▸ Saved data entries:
________

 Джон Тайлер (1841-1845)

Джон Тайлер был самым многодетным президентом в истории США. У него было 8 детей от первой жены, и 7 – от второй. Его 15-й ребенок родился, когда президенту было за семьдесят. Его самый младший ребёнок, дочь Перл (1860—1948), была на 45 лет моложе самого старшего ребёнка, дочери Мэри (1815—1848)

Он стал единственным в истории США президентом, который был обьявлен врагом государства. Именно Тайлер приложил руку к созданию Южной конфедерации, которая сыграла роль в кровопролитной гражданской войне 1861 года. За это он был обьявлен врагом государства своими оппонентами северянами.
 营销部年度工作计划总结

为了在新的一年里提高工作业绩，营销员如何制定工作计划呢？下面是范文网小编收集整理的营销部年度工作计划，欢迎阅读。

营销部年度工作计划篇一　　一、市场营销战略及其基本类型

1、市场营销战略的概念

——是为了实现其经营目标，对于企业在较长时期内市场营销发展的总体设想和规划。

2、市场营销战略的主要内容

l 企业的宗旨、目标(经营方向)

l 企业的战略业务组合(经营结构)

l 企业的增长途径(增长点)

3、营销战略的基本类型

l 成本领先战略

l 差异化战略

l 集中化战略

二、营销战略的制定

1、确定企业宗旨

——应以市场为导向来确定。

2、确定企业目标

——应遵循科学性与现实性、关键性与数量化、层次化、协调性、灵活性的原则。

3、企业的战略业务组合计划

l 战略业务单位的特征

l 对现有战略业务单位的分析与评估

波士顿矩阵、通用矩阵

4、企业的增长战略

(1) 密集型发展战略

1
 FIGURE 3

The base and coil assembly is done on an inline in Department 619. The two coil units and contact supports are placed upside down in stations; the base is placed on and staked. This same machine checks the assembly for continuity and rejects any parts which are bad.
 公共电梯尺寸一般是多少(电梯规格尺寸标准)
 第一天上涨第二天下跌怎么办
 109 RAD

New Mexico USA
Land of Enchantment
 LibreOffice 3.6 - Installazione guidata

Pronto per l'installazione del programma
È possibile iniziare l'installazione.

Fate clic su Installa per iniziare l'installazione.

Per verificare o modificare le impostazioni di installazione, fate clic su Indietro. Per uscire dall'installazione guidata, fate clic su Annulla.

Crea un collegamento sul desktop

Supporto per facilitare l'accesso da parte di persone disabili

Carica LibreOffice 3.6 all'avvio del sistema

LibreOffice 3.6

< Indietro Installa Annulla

________

▸ What the exercise asks: Nothing should appear in the answer except the lines above from the line with "2、市场营销战略的主要内容" through the line with "Fate clic su Installa", both included, written out exactly.

▸ Response box:
2、市场营销战略的主要内容

l 企业的宗旨、目标(经营方向)

l 企业的战略业务组合(经营结构)

l 企业的增长途径(增长点)

3、营销战略的基本类型

l 成本领先战略

l 差异化战略

l 集中化战略

二、营销战略的制定

1、确定企业宗旨

——应以市场为导向来确定。

2、确定企业目标

——应遵循科学性与现实性、关键性与数量化、层次化、协调性、灵活性的原则。

3、企业的战略业务组合计划

l 战略业务单位的特征

l 对现有战略业务单位的分析与评估

波士顿矩阵、通用矩阵

4、企业的增长战略

(1) 密集型发展战略

1
 FIGURE 3

The base and coil assembly is done on an inline in Department 619. The two coil units and contact supports are placed upside down in stations; the base is placed on and staked. This same machine checks the assembly for continuity and rejects any parts which are bad.
 公共电梯尺寸一般是多少(电梯规格尺寸标准)
 第一天上涨第二天下跌怎么办
 109 RAD

New Mexico USA
Land of Enchantment
 LibreOffice 3.6 - Installazione guidata

Pronto per l'installazione del programma
È possibile iniziare l'installazione.

Fate clic su Installa per iniziare l'installazione.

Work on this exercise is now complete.